Doce e espirituosa por natureza,
me contou sua vida. Hoje idosa, com família criada e viúva.
Na adolescência se apaixonou.
Namoraram por anos, mas a vida lhe pregou uma peça. Ainda apaixonada pelo
namoradinho, teve que se casar com outro homem, por motivos diversos. Também
largou o emprego, a pedido do marido. Sempre foi moderna e inteligente, na
ocasião quase nenhuma mulher trabalhava.
Tinha uma caixinha de recordações
do namoradinho e por vezes, olhava com lágrimas e saudades os bilhetes e
declarações de amor.
Engravidou do primeiro filho,
depois do segundo e terceiro, todos saudáveis. A vida de casada era dura, cheia
de dor e desavenças. Prosseguiu com dignidade, agarrando-se a Deus e tirando o
doce de sua amarga vida.
Estava cheia de insônia e dores,
não aceitou o meu diagnóstico. “Como posso ter depressão se me conformei
plenamente com minha vida e as escolhas que não pude fazer? Sou uma mulher de
fé e hoje vivo feliz e em paz".
E lá fomos nós para sua
adolescência e sua caixinha de recordações.
- Quando engravidei, tive que
quebrar a caixinha e foi como se algo quebrasse em mim. Joguei fora os sonhos
de menina e fui viver minha vida. Ele, o namoradinho, ficou solteiro por anos.
Casou-se bem mais tarde, teve filhos, dizem que não foi feliz. Morreu há alguns
anos.
Uma idosa sábia e divertida,
cheia de dores. Senti que suas dores vinham da caixinha quebrada. Dos sonhos
que deixou pelo caminho.
- - Mas a senhora amou esse garoto? Foi “seu amor”?

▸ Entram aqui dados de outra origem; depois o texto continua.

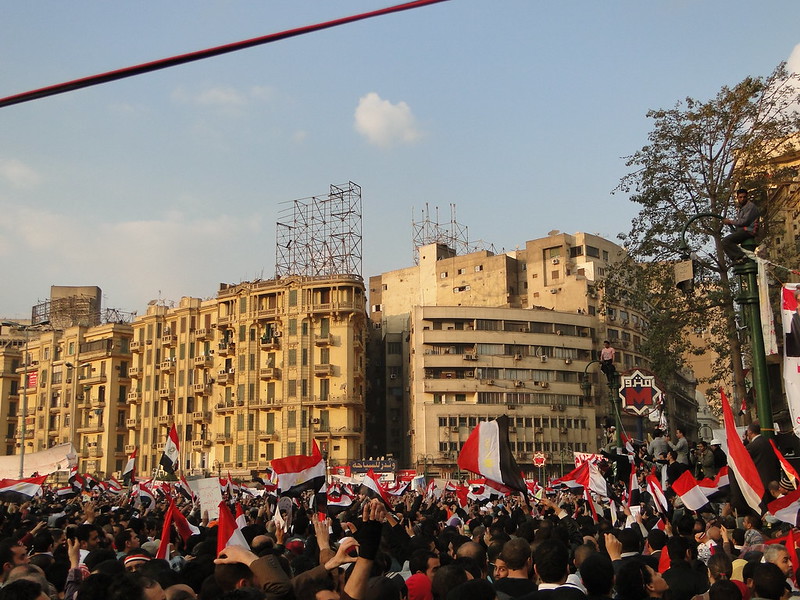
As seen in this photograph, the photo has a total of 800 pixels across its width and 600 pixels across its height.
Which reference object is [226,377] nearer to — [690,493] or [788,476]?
[690,493]

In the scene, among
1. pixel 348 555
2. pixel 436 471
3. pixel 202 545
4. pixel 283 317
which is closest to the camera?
pixel 348 555

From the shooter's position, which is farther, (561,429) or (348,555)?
(561,429)

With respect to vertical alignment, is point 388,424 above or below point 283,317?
below

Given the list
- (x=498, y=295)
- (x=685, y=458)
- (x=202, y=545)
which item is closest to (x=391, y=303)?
(x=498, y=295)

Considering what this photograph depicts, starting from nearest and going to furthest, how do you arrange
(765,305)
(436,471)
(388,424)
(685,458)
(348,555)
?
(348,555) → (765,305) → (685,458) → (436,471) → (388,424)

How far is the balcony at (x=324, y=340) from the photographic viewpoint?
77.8m

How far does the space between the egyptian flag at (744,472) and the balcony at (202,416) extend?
255 feet

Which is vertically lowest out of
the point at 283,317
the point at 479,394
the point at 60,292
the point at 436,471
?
the point at 436,471

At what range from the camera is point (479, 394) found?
77.4 metres

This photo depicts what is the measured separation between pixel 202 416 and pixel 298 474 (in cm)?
7140

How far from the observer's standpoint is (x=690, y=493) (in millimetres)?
11656

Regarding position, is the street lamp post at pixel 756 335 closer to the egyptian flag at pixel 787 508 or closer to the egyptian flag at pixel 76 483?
the egyptian flag at pixel 787 508

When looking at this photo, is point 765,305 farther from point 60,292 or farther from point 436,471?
point 60,292

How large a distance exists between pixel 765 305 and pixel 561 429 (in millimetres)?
68249
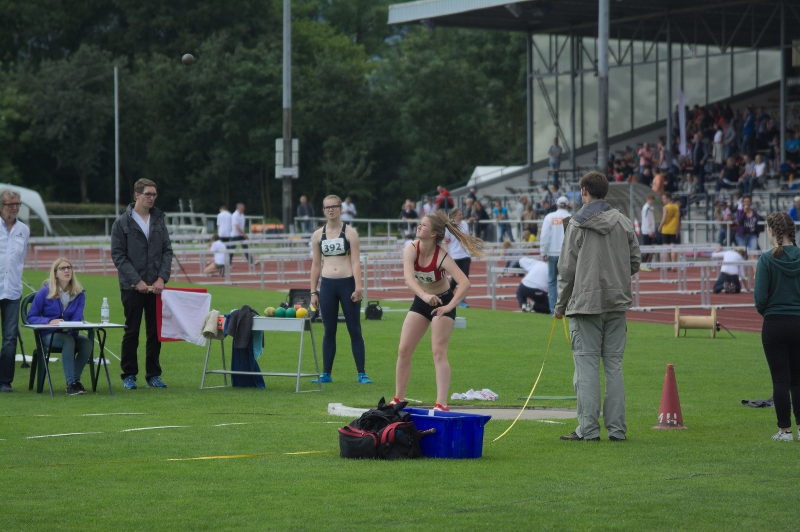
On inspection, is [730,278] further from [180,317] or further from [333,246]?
[180,317]

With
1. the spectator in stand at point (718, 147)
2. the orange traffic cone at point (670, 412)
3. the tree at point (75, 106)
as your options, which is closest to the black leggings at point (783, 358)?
the orange traffic cone at point (670, 412)

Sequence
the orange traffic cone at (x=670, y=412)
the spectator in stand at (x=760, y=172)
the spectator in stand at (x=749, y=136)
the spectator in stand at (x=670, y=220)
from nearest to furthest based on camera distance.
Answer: the orange traffic cone at (x=670, y=412) < the spectator in stand at (x=670, y=220) < the spectator in stand at (x=760, y=172) < the spectator in stand at (x=749, y=136)

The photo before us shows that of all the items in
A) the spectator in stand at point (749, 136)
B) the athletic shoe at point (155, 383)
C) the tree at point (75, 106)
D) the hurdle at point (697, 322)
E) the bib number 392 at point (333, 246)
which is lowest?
the athletic shoe at point (155, 383)

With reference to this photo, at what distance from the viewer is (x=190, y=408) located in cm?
1134

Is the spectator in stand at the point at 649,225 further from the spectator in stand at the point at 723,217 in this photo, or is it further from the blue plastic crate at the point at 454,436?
the blue plastic crate at the point at 454,436

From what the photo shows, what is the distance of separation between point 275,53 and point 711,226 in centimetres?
3403

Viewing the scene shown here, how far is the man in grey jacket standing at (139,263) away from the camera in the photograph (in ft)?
41.8

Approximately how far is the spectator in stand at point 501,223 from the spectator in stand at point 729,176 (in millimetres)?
7246

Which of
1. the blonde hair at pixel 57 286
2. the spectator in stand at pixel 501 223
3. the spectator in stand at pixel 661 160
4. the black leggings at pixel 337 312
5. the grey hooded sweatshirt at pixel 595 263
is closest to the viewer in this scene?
the grey hooded sweatshirt at pixel 595 263

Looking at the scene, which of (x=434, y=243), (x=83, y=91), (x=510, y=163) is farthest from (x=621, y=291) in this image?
(x=510, y=163)

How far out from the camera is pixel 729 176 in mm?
41969

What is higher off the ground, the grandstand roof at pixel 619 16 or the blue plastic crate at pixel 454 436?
the grandstand roof at pixel 619 16

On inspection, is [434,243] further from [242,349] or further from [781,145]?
[781,145]

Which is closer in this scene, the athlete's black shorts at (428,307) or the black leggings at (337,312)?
the athlete's black shorts at (428,307)
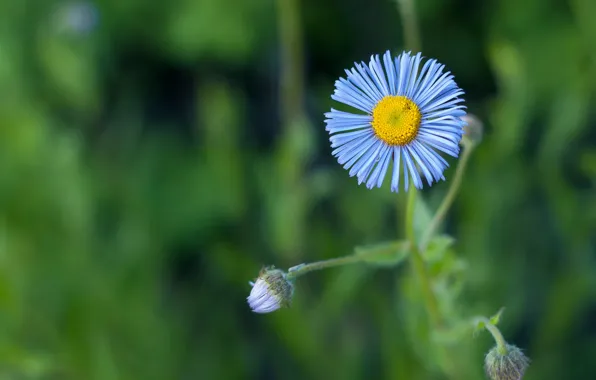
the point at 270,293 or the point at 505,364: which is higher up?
the point at 270,293

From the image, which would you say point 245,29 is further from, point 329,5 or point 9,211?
point 9,211

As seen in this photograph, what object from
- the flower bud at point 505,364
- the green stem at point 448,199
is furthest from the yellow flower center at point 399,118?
the flower bud at point 505,364

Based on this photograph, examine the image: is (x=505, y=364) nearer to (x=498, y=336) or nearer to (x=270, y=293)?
(x=498, y=336)

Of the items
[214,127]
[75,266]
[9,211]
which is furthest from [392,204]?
[9,211]

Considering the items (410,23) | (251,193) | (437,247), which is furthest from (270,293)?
(251,193)

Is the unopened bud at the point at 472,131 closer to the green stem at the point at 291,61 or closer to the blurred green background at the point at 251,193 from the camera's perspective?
the blurred green background at the point at 251,193

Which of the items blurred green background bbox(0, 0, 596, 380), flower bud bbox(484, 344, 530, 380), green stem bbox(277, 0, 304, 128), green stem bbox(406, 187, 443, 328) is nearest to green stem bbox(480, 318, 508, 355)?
flower bud bbox(484, 344, 530, 380)

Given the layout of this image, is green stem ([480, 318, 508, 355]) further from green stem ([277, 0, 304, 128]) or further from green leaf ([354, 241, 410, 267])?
green stem ([277, 0, 304, 128])
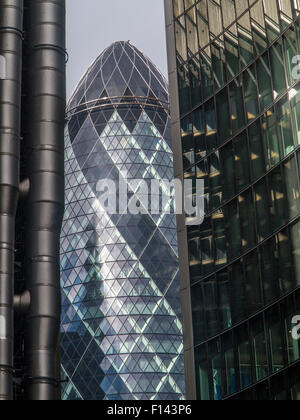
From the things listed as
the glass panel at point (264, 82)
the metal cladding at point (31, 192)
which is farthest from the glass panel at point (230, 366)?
the glass panel at point (264, 82)

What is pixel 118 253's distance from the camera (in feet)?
387

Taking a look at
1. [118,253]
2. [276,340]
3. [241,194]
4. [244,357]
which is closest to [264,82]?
[241,194]

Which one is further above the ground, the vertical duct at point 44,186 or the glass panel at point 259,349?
the vertical duct at point 44,186

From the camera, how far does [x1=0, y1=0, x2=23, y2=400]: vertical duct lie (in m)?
40.6

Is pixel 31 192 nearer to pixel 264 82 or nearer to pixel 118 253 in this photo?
pixel 264 82

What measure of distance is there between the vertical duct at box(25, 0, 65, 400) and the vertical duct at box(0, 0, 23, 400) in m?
1.44

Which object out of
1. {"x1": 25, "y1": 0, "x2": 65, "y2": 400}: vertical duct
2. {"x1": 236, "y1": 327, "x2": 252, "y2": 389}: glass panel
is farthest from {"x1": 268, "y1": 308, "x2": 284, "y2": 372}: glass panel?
{"x1": 25, "y1": 0, "x2": 65, "y2": 400}: vertical duct

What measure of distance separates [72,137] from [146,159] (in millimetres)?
10187

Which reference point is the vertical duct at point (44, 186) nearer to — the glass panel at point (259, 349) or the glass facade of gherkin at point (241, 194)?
the glass facade of gherkin at point (241, 194)

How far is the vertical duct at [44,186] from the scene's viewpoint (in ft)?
140

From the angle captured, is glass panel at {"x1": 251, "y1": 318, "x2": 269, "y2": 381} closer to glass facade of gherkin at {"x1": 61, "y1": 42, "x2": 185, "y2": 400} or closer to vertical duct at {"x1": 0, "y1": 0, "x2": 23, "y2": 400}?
vertical duct at {"x1": 0, "y1": 0, "x2": 23, "y2": 400}

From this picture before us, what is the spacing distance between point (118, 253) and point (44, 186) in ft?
240

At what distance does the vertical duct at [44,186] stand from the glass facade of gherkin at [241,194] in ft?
19.4

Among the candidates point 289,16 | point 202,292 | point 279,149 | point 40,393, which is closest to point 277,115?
point 279,149
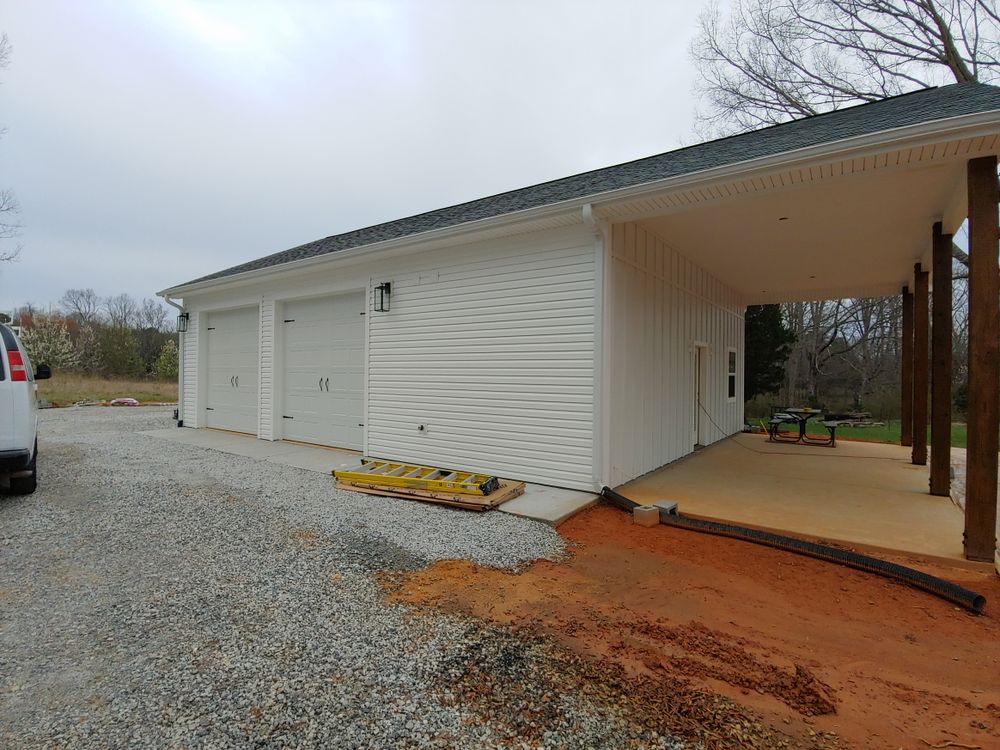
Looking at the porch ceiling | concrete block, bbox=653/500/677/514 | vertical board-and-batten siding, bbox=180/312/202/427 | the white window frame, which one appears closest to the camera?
the porch ceiling

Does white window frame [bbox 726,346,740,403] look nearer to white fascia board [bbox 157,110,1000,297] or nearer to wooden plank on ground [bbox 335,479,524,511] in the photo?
white fascia board [bbox 157,110,1000,297]

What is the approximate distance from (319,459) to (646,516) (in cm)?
494

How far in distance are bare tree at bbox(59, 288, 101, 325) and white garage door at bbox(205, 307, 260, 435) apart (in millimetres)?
29858

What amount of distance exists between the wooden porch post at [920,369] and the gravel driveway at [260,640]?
6261mm

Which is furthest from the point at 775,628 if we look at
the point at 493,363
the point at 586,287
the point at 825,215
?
the point at 825,215

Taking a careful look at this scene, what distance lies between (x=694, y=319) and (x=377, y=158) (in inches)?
364

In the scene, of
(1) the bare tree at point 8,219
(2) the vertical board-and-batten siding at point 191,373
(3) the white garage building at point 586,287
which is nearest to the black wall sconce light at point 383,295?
(3) the white garage building at point 586,287

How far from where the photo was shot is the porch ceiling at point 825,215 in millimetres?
3861

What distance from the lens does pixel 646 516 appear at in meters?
4.52

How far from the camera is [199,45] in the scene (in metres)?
7.45

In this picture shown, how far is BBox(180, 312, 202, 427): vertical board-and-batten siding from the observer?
1052cm

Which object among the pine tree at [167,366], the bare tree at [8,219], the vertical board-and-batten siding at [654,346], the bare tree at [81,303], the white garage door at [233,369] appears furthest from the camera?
the bare tree at [81,303]

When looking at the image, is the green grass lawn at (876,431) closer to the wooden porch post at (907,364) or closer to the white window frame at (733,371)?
the wooden porch post at (907,364)

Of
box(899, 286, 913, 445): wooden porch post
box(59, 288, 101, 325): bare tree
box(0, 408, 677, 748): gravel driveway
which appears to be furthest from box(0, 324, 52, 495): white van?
box(59, 288, 101, 325): bare tree
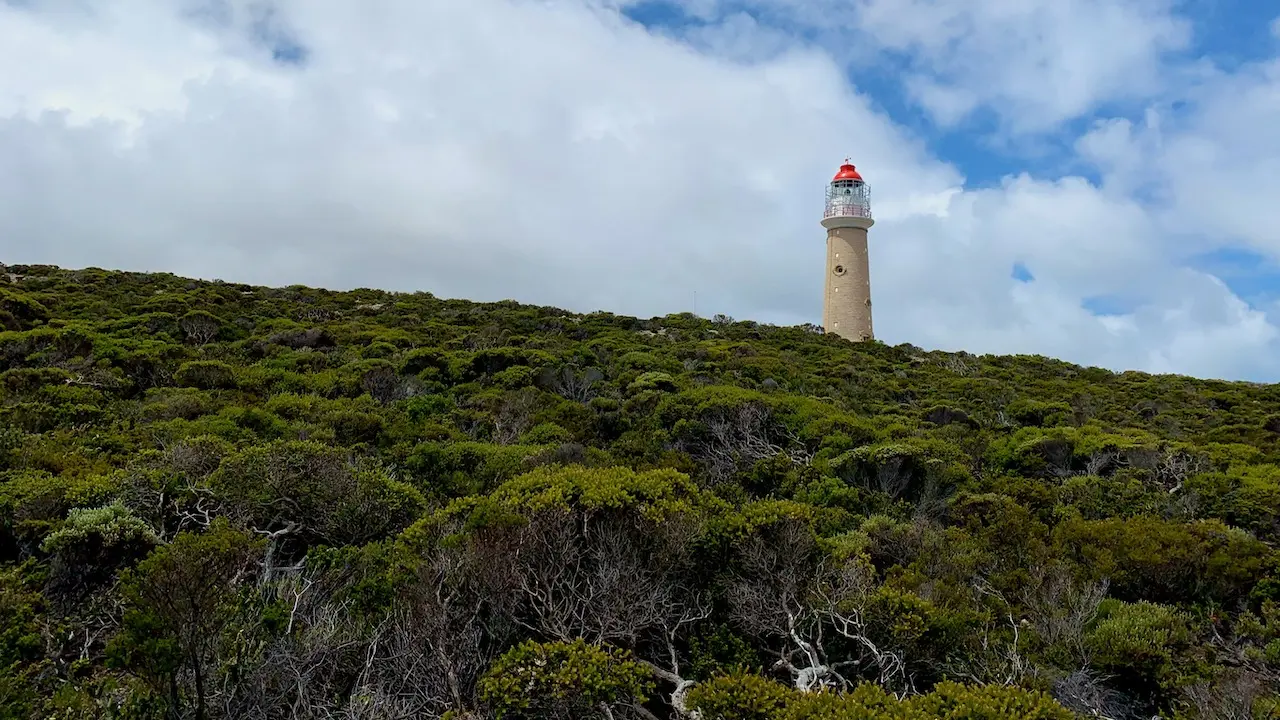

- -Vai saber. Naquela época a gente não conhecia direito a pessoa, namorava só no sofá, com os pais vigiando. Mas éramos doidos um com o outro. Infelizmente nunca amei meu marido, hoje também falecido. Não tive mais ninguém. Vai ver o namoradinho foi meu amor, mas não pude viver a realidade de um relacionamento com ele. De certa forma amei meu marido, um amor de respeito e aceitação. Construímos uma família maravilhosa. Mas o outro foi o sonho, a caixinha perdida no caminho.
- - Se arrependeu? - perguntei
- - Claro que não! Faria tudo que fiz, pela família
que tenho.
- - Então hoje a caixinha quebrada são suas
lembranças, as dores do amor que não viveu. Além das dores causadas pela
artrose, claro. Ela significa tudo que teve que abrir mão pela sua família.
Ainda está aí dentro, quebrada, doendo.
- - Então tá, pode me dar esse antidepressivo que
irei tomar.
E lá se foi ela, irradiando paz,
iniciar a contragosto a medicação. Viúva do marido e dos sonhos que se perderam
nos anos, dentro da caixinha quebrada, guardada no peito.